12  Bootstrap variants & clustering

13 Bootstrap variants & clustering

didgpu supports two bootstrap kinds for didgpu_cs() and didgpu_fect():

Kind Description When to use
"cluster" unit-level resampling, fit refit per replicate classical, agnostic about the inference. Slow at large B.
"multiplier" influence-function multiplier on per-unit IFs much faster (no refit per replicate). Requires the IF representation, which all estimators in didgpu have.

For didgpu() only the cluster bootstrap is supported (the dynamic estimator’s IFs require additional work that is on the roadmap).

13.1 Specifying a cluster

By default the bootstrap clusters on the unit:

fit <- didgpu(..., bootstrap_reps = 500)

If your unit is not the natural cluster (panel of student outcomes where the policy varies at the school level, etc.), pass cluster:

fit <- didgpu(
  panel, ...,
  cluster        = "school_id",
  bootstrap_reps = 500
)

13.2 Resampling at multiple levels

For multi-way clustering (e.g. classroom-within-school), use a composite cluster id:

panel$cluster_composite <- paste(panel$school_id, panel$classroom_id, sep = ":")
fit <- didgpu(panel, ..., cluster = "cluster_composite", bootstrap_reps = 500)

didgpu’s resampler is a 1-pass random hash of clusters → reps, so it scales linearly in B.

13.3 Multiplier bootstrap

cs <- didgpu_cs(
  panel, ...,
  est_method     = "DR",
  bootstrap_reps = 5000,
  bootstrap_kind = "multiplier",
  seed           = 17
)

This is the fast variant.
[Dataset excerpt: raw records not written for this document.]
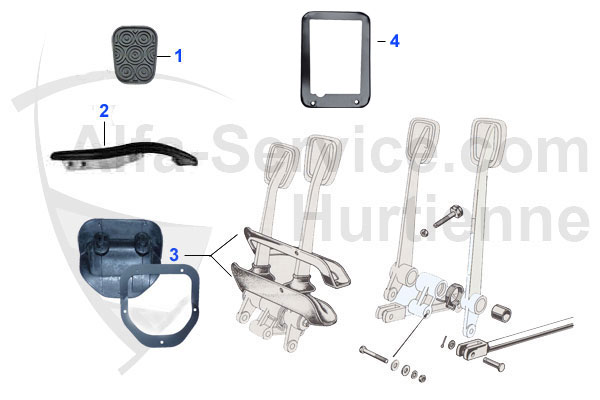 1
4
2
Alfa-Service.com
Hurtienne
3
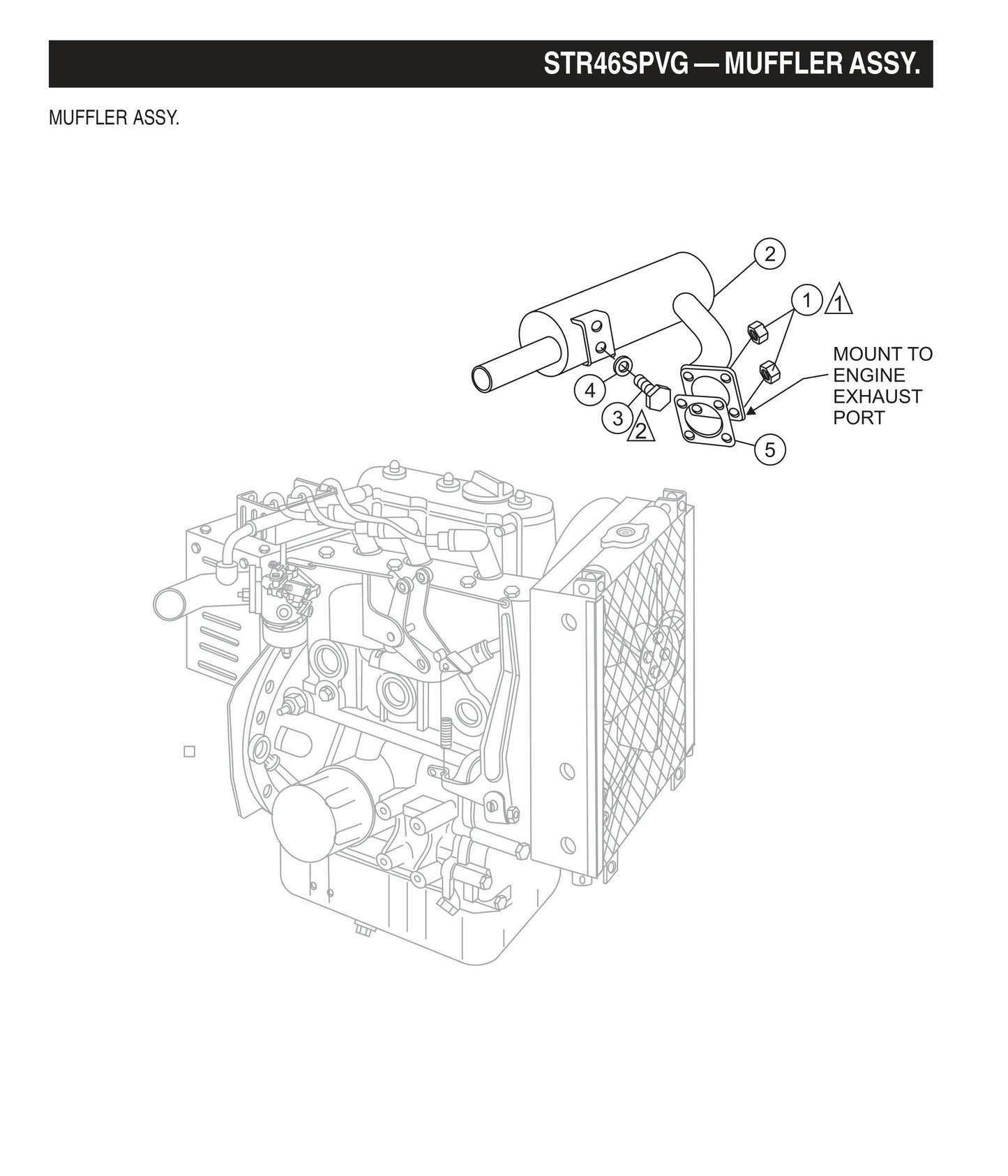 STR46SPVG — MUFFLER ASSY.

MUFFLER ASSY.

2

1 1

MOUNT TO ENGINE EXHAUST PORT

4

3 2

5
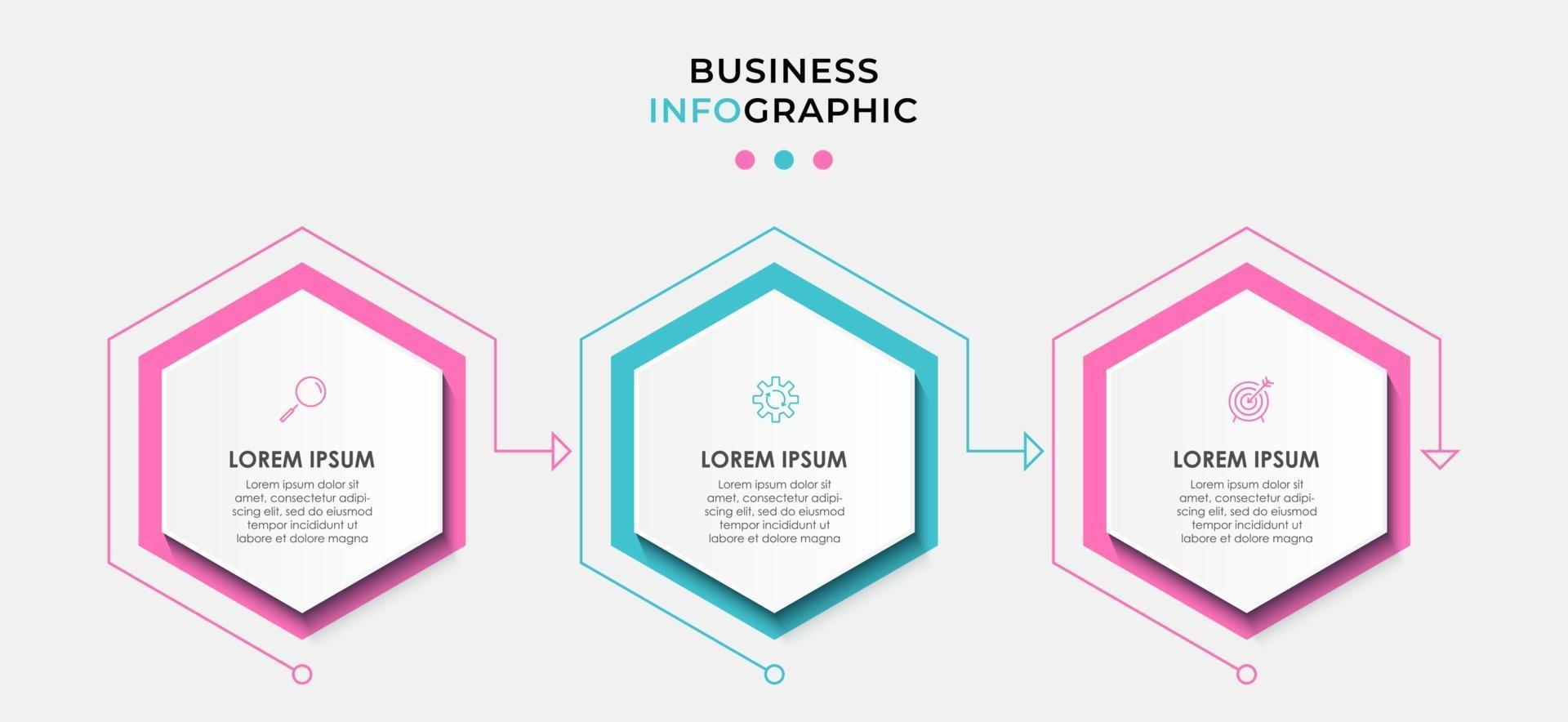 BUSINESS
INFOGRAPHIC

LOREM IPSUM

Lorem ipsum dolor sit amet, consectetur adipiscing elit, sed do eiusmod tempor incididunt ut labore et dolore magna

LOREM IPSUM

Lorem ipsum dolor sit amet, consectetur adipiscing elit, sed do eiusmod tempor incididunt ut labore et dolore magna

LOREM IPSUM

Lorem ipsum dolor sit amet, consectetur adipiscing elit, sed do eiusmod tempor incididunt ut labore et dolore magna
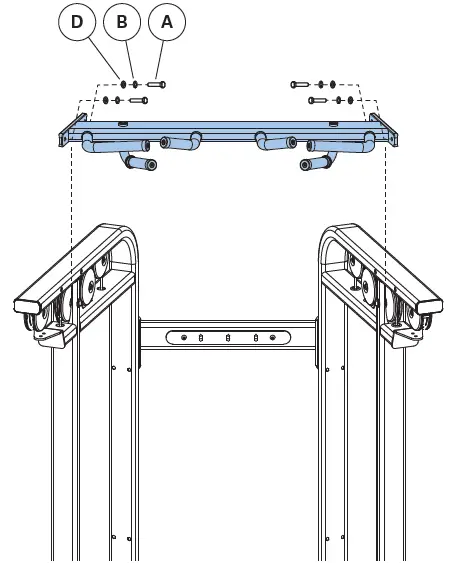 D B A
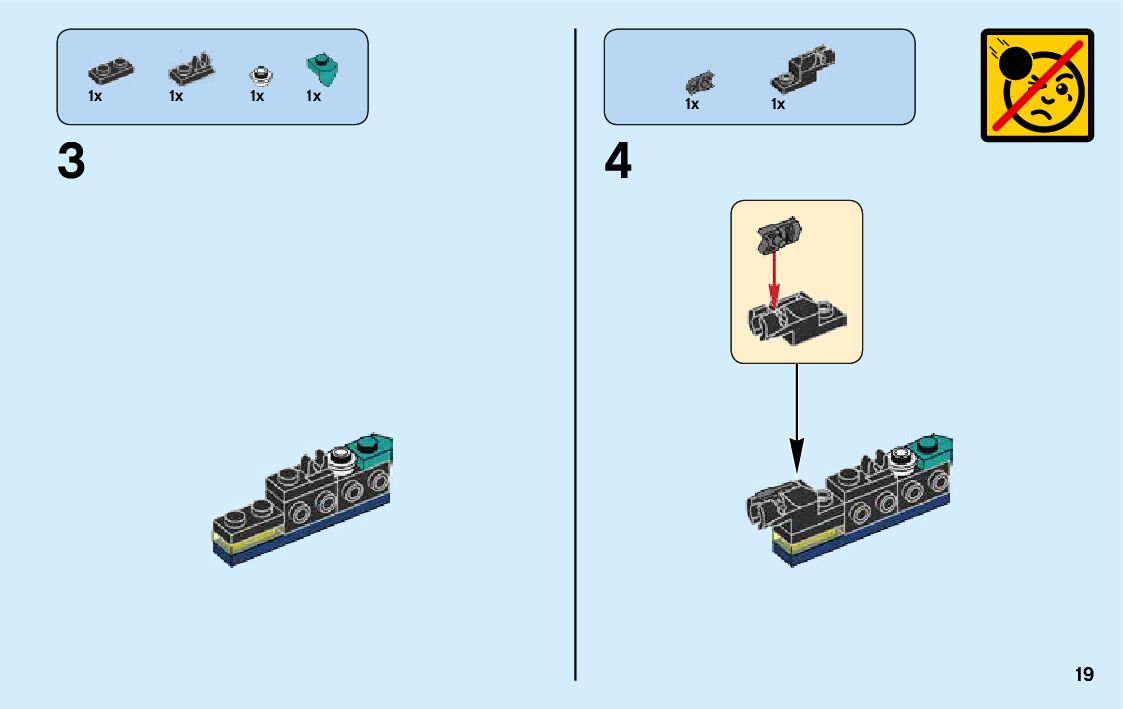 1x 1x 1x 1x

3

1x 1x

4

19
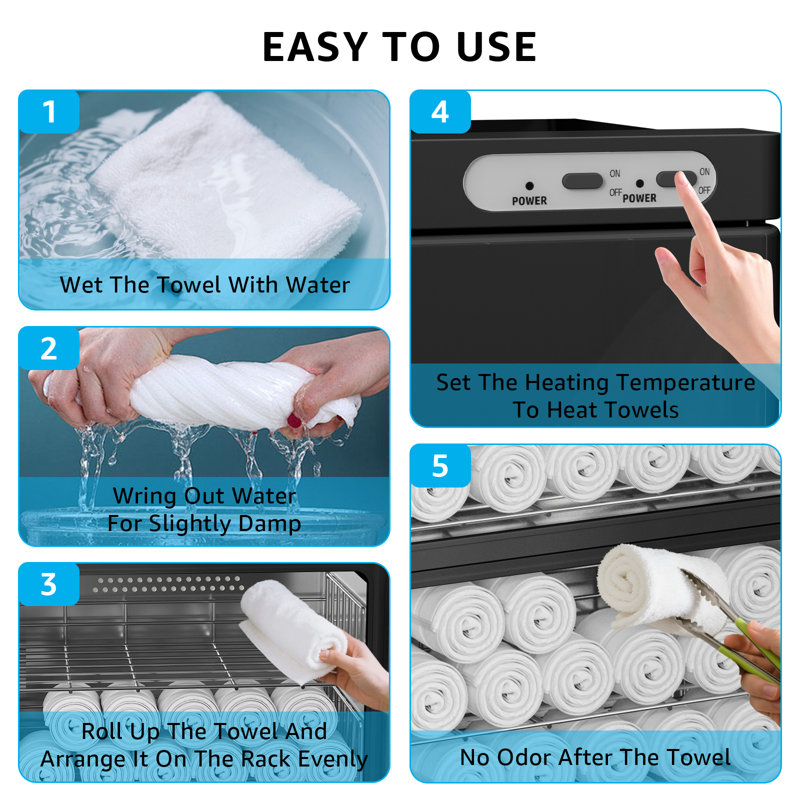 EASY TO USE

1

Wet The Towel With Water

2

Wring Out Water For Slightly Damp

3

Roll Up The Towel And Arrange It On The Rack Evenly

4

POWER

ON OFF

POWER

ON OFF

Set The Heating Temperature To Heat Towels

5

No Odor After The Towel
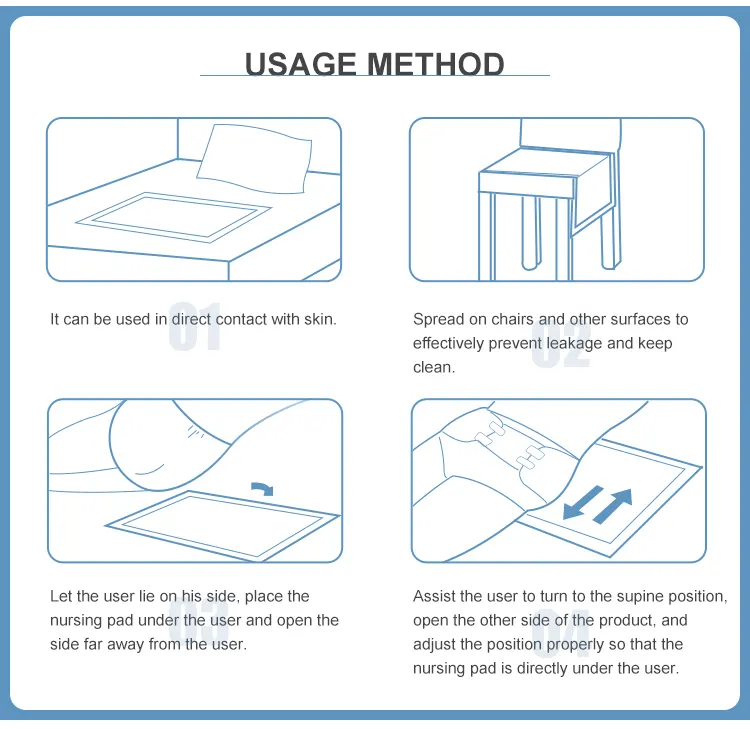 USAGE METHOD

01

It can be used in direct contact with skin.

02

Spread on chairs and other surfaces to effectively prevent leakage and keep clean.

03

Let the user lie on his side, place the nursing pad under the user and open the side far away from the user.

04

Assist the user to turn to the supine position, open the other side of the product, and adjust the position properly so that the nursing pad is directly under the user.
It uses per-unit influence functions \(\psi_i\) and Rademacher / Mammen multipliers \(\xi_b\):

\[ \hat\theta^{(b)} - \hat\theta \approx \frac{1}{n} \sum_i \xi_b \, \psi_i \]

On the GPU, all of this is a couple of GEMVs and a Cholesky per multiplier — vastly faster than refitting the inner estimator 5000 times.

Tip

A worked example comparing cluster and multiplier bootstrap SEs on the same panel (they agree to ~1e-2 at B = 2000) is in progress.